Ancora sto elaborando il lutto per la fine della mia serie tv preferita Stranger Things, ma Netflix ci ha voluto regalare una serie animata spin off, che ok, non è la stessa cosa ma ci accontentiamo. Abbiamo già la conferma che in autunno uscirà la seconda stagione della serie animata, ma intanto godiamoci questi primi 10 episodi su Netflix.

Trama

Siamo nell’inverno del 1985, ovvero tra la seconda e la terza stagione della serie tv madre. Ritroviamo tutti quanti i personaggi in territorio conosciuto ovvero Hawkins ma con l’aggiunta di nuovi personaggi come Nikki Baxter, una ragazza alta e robusta con i capelli rasati sul rosa che si unirà al gruppo per fronteggiare nuovi misteri e mostri che mettono in pericolo la città e i suoi abitanti.

Le dinamiche sono sempre le stesse, il gruppo di ragazzi alle prese con una nuova minaccia legata al Sottosopra e Undici che fa l’eroina per salvare i suoi amici. Però l’introduzione di Nikki porta una ventata d’aria fresca per far sì che non si ripetono sempre gli stessi schemi della serie tv originale.

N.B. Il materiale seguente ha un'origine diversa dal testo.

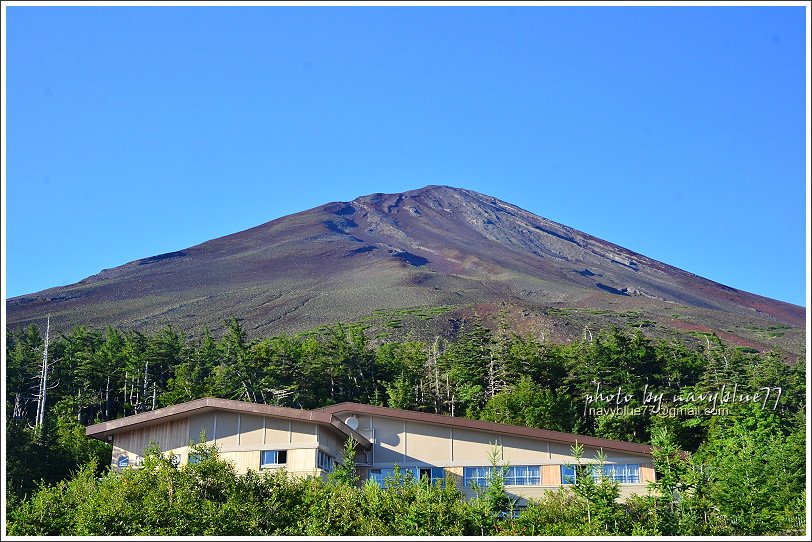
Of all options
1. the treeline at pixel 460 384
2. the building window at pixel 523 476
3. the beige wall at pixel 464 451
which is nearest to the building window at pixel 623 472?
the beige wall at pixel 464 451

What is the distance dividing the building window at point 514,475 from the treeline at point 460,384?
12.5 metres

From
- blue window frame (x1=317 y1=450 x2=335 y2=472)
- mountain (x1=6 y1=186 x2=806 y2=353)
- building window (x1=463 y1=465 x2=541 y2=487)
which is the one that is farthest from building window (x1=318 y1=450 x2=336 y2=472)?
mountain (x1=6 y1=186 x2=806 y2=353)

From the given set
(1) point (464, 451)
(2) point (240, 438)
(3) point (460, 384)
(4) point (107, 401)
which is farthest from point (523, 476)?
(4) point (107, 401)

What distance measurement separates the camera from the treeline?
148 feet

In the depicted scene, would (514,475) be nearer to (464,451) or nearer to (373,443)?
(464,451)

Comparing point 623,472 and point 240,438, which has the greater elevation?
point 240,438

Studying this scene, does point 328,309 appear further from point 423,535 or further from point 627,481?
point 423,535

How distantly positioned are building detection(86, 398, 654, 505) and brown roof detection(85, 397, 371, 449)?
29mm

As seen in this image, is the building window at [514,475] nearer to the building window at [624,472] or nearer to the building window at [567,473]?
the building window at [567,473]

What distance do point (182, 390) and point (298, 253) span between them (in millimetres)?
130014

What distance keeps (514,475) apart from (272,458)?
7.74 metres

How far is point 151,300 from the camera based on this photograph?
140m

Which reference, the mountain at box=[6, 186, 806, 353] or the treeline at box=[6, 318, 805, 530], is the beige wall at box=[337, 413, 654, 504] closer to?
the treeline at box=[6, 318, 805, 530]

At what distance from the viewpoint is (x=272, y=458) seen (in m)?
27.5
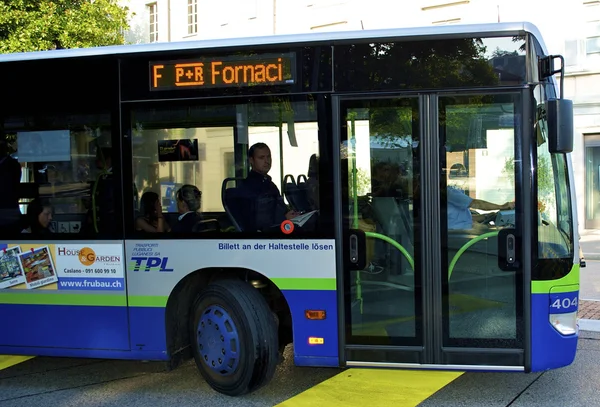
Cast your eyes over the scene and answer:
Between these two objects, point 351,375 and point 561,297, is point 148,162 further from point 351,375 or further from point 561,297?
point 561,297

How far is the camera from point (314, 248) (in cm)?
437

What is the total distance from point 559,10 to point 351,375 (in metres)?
15.8

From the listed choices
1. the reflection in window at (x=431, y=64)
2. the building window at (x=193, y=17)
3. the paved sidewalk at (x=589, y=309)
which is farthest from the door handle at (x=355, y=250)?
the building window at (x=193, y=17)

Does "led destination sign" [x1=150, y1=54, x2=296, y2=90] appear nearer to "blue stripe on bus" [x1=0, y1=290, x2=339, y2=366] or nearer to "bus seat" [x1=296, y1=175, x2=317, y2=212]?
"bus seat" [x1=296, y1=175, x2=317, y2=212]

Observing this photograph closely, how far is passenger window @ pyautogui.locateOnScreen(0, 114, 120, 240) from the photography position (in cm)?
473

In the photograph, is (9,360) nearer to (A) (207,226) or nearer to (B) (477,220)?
(A) (207,226)

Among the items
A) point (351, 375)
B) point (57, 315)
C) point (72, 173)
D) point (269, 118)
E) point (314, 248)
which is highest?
point (269, 118)

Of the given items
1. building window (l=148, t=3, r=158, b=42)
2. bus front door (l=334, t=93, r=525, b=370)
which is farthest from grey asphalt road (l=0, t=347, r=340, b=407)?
building window (l=148, t=3, r=158, b=42)

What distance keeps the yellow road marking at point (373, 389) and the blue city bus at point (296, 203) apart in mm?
318

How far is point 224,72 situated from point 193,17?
2091cm

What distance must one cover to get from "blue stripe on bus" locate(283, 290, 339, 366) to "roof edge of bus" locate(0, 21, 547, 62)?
1965 millimetres

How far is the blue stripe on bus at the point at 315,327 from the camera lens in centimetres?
438

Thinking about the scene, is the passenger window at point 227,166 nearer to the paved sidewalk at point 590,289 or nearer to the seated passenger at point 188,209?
the seated passenger at point 188,209

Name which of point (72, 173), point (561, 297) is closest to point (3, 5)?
point (72, 173)
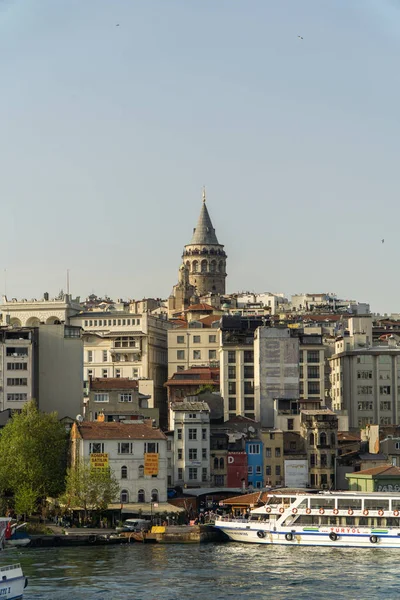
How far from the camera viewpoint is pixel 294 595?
221 ft

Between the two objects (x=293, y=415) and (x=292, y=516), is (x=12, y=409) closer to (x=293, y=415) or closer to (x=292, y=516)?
(x=293, y=415)

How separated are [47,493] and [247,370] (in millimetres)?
34561

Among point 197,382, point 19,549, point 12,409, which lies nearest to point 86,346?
point 197,382

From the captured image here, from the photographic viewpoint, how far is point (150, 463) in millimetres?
99375

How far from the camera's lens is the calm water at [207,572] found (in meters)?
68.1

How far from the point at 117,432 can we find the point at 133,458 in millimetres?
2257

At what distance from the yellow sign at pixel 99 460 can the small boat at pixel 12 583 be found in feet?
102

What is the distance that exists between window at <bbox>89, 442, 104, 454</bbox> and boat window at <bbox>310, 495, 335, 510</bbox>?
16103mm

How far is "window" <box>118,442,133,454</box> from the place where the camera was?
326 ft

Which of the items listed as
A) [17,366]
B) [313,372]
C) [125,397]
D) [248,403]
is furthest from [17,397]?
[313,372]

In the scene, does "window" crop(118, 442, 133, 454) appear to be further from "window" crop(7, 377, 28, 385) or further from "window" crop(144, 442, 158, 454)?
"window" crop(7, 377, 28, 385)

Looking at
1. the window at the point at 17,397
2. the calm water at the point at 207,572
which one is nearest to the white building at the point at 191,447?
the window at the point at 17,397

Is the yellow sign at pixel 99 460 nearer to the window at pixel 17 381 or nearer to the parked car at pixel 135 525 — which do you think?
the parked car at pixel 135 525

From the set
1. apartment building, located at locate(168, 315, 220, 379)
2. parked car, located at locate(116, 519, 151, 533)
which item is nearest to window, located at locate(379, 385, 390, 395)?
apartment building, located at locate(168, 315, 220, 379)
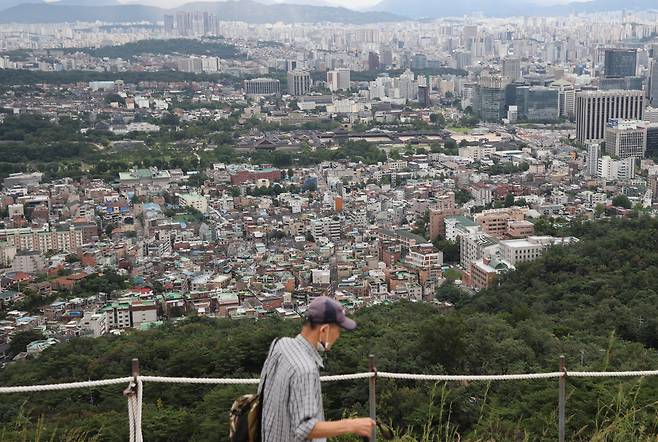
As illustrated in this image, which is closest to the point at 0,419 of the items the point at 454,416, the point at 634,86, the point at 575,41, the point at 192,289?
the point at 454,416

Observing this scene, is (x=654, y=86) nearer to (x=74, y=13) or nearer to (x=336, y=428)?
(x=336, y=428)

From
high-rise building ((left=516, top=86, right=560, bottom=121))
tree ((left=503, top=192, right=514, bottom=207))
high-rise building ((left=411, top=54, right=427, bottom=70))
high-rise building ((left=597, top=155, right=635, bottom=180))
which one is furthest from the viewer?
high-rise building ((left=411, top=54, right=427, bottom=70))

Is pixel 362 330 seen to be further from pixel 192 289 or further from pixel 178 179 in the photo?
pixel 178 179

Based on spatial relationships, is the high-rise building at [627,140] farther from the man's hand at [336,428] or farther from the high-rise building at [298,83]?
the man's hand at [336,428]

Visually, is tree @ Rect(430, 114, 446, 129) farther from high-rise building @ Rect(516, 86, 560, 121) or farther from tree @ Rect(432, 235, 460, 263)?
tree @ Rect(432, 235, 460, 263)

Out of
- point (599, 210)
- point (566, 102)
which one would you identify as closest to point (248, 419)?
point (599, 210)

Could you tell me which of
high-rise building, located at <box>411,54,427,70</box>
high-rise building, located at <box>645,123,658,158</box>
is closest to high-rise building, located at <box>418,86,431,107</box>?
high-rise building, located at <box>411,54,427,70</box>
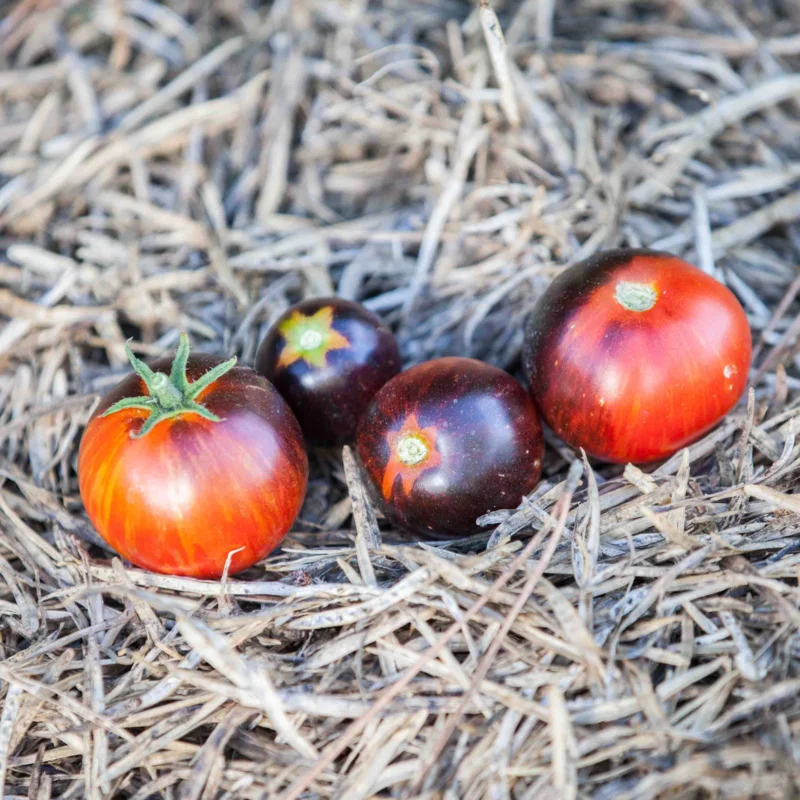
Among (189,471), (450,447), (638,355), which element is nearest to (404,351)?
(450,447)

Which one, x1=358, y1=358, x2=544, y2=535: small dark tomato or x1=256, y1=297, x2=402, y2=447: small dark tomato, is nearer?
x1=358, y1=358, x2=544, y2=535: small dark tomato

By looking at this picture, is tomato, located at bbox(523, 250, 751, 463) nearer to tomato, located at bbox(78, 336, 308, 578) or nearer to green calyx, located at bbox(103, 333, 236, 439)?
tomato, located at bbox(78, 336, 308, 578)

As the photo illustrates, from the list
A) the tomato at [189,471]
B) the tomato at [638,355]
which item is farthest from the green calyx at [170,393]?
the tomato at [638,355]

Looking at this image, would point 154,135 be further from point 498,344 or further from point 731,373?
point 731,373

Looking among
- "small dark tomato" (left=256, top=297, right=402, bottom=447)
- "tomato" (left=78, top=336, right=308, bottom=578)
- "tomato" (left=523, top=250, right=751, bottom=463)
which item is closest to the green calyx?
"tomato" (left=78, top=336, right=308, bottom=578)

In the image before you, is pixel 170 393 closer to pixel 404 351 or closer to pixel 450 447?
pixel 450 447

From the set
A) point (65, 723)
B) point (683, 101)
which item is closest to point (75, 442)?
point (65, 723)

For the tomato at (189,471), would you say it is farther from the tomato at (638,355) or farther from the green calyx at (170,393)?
the tomato at (638,355)
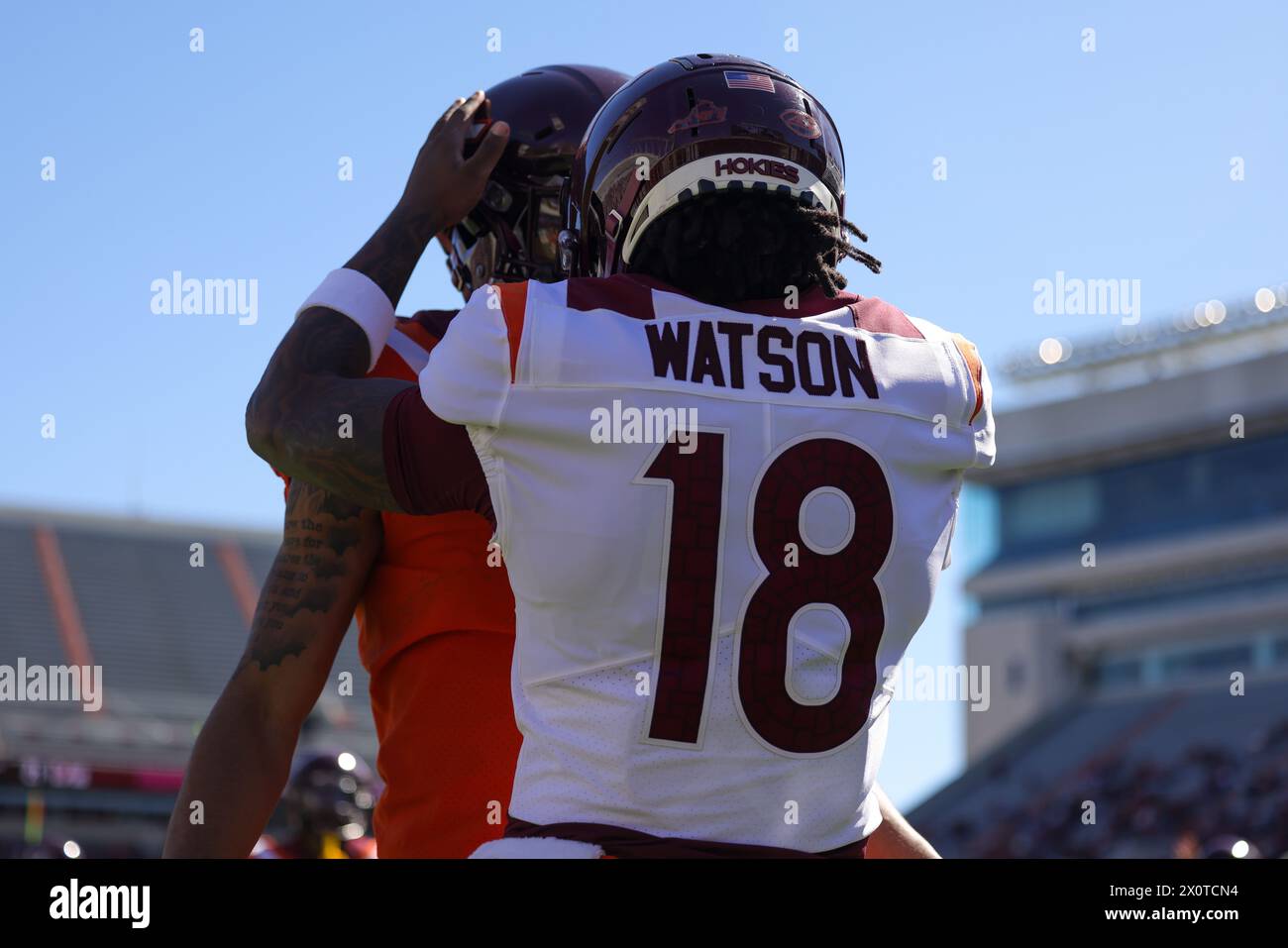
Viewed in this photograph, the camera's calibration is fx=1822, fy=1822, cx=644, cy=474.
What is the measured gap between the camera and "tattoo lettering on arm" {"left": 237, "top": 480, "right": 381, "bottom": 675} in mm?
2592

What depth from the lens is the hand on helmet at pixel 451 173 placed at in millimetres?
2730

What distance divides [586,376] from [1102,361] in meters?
43.8

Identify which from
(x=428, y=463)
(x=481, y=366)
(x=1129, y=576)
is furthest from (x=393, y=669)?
(x=1129, y=576)

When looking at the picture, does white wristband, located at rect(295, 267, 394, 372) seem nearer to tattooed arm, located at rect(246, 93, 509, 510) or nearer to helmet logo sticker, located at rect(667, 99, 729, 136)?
tattooed arm, located at rect(246, 93, 509, 510)

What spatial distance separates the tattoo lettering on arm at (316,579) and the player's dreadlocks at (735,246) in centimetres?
64

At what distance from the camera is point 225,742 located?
2.59 meters

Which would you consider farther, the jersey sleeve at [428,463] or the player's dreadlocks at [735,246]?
the player's dreadlocks at [735,246]

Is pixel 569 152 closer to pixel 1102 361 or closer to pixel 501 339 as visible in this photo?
pixel 501 339

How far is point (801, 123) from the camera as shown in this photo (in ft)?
7.54

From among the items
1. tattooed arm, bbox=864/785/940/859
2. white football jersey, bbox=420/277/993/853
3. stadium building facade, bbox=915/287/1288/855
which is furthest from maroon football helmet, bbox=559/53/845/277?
stadium building facade, bbox=915/287/1288/855

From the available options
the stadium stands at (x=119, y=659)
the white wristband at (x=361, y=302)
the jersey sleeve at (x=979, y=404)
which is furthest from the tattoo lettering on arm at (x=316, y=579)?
the stadium stands at (x=119, y=659)

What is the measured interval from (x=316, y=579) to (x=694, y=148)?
2.79ft

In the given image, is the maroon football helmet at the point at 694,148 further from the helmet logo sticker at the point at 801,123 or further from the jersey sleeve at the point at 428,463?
the jersey sleeve at the point at 428,463
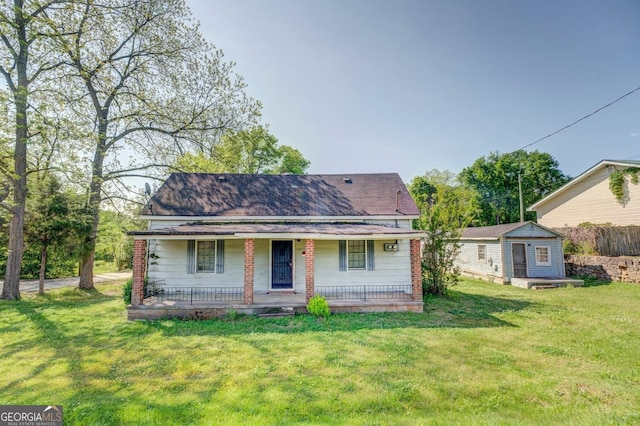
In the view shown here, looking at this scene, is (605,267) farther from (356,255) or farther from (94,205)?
(94,205)

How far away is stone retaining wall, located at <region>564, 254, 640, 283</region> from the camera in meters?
13.3

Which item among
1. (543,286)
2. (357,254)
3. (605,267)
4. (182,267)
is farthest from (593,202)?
(182,267)

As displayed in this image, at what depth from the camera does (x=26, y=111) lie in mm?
10703

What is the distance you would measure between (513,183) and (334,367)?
40.6 m

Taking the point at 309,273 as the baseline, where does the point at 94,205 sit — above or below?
above

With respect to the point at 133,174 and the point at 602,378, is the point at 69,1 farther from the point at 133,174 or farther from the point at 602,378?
the point at 602,378

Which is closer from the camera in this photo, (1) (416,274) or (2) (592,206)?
(1) (416,274)

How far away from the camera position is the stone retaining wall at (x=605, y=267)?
13328mm

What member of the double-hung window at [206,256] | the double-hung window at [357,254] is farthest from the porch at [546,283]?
the double-hung window at [206,256]

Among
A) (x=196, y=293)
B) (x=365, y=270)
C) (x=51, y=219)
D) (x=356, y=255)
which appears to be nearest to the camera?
(x=196, y=293)

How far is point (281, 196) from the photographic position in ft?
43.7

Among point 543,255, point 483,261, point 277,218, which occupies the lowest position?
point 483,261

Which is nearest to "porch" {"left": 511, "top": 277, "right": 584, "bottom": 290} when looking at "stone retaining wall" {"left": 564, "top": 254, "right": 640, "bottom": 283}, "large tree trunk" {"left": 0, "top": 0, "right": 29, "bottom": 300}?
"stone retaining wall" {"left": 564, "top": 254, "right": 640, "bottom": 283}

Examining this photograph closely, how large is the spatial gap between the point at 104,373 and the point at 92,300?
8583 millimetres
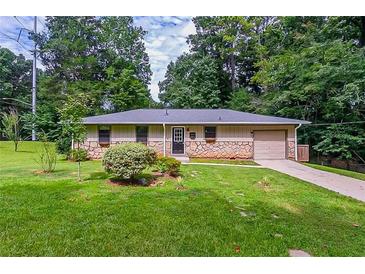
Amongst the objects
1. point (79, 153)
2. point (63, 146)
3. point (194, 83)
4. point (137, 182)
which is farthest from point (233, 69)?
point (137, 182)

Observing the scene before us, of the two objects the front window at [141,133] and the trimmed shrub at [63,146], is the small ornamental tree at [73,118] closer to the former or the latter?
the trimmed shrub at [63,146]

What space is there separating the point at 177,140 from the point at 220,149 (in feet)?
7.02

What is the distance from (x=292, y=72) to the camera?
49.5 ft

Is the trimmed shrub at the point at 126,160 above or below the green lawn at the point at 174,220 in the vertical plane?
above

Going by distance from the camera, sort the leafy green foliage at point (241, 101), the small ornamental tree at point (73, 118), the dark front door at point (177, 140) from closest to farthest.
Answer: the small ornamental tree at point (73, 118) < the dark front door at point (177, 140) < the leafy green foliage at point (241, 101)

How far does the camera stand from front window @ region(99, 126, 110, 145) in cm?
1237

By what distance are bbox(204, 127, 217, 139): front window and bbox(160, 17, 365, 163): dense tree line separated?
17.7 feet

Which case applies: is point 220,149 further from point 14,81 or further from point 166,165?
point 14,81

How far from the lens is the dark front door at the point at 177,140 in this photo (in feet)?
41.8

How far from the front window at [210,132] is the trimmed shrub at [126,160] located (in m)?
6.59

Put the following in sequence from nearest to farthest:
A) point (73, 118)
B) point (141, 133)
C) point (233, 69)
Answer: point (73, 118)
point (141, 133)
point (233, 69)

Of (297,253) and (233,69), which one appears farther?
(233,69)

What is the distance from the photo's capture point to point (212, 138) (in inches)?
488

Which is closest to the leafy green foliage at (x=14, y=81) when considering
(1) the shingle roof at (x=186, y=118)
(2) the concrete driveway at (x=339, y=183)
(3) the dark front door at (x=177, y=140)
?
(1) the shingle roof at (x=186, y=118)
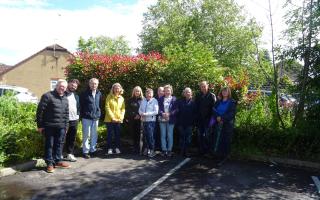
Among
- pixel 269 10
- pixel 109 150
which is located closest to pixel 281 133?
pixel 269 10

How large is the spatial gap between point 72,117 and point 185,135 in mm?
2971

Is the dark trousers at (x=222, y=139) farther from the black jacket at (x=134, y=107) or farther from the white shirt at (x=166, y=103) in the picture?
the black jacket at (x=134, y=107)

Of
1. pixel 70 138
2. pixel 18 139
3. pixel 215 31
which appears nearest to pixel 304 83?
pixel 70 138

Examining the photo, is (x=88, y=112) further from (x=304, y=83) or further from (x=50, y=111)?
(x=304, y=83)

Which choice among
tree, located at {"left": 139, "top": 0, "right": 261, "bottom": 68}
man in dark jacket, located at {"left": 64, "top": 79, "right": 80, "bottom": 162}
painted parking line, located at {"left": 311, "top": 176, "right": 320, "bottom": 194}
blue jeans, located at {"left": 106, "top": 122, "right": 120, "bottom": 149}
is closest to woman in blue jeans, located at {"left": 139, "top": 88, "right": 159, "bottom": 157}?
blue jeans, located at {"left": 106, "top": 122, "right": 120, "bottom": 149}

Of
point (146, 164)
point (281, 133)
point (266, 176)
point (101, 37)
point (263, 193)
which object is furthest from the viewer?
point (101, 37)

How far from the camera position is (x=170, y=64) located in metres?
11.9

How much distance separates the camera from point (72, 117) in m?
9.21

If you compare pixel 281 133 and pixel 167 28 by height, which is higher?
pixel 167 28

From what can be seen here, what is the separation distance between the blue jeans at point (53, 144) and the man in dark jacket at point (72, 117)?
631mm

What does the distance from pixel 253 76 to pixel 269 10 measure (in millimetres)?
14318

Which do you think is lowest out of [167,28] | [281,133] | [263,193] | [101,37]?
[263,193]

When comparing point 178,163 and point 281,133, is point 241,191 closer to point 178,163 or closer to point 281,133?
point 178,163

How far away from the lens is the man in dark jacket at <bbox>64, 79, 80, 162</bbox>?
9203 millimetres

Ho apprezzato molto il fatto che i doppiatori italiani sono sempre gli stessi, quindi il legame affettivo creato è rimasto, meno per i veri interpreti che non hanno prestato invece la loro voce.

Cosa ne penso

Mi è piaciuto molto di più il personaggio di Lucas in questa serie animata e il suo rapporto con Max. Sempre dello stesso parere per quanto riguarda Mike, abbastanza inutile come sempre, mentre Will l’ho trovato molto di più sul pezzo, nella serie tv era sempre in disparte, impaurito (giustamente) e sotto la “gonna” della madre, qui invece manco si è vista.. un po’ insolito dato che comunque il suo glow up l’ha avuto solo nell’ultima stagione, però il suo legame con Nikki mi è piaciuto molto, peccato che nella serie tv lei non ce, quindi che fine gli faranno fare?

In conclusione, ho gradito molto questo spin off, non era necessario ma è carino e sicuramente raggiungerà un pubblico più ampio e più giovane. La trama è godibile, a tinte horror e il suo mood anni ’80 strizza l’occhio a produzione animate di quegli anni come Scooby-Doo e The Real Ghostbusters. Speriamo che questo nuovo progetto espandi l’universo di Stranger Things e chissà magari un giorno arriveranno anche nuovi spin off live action.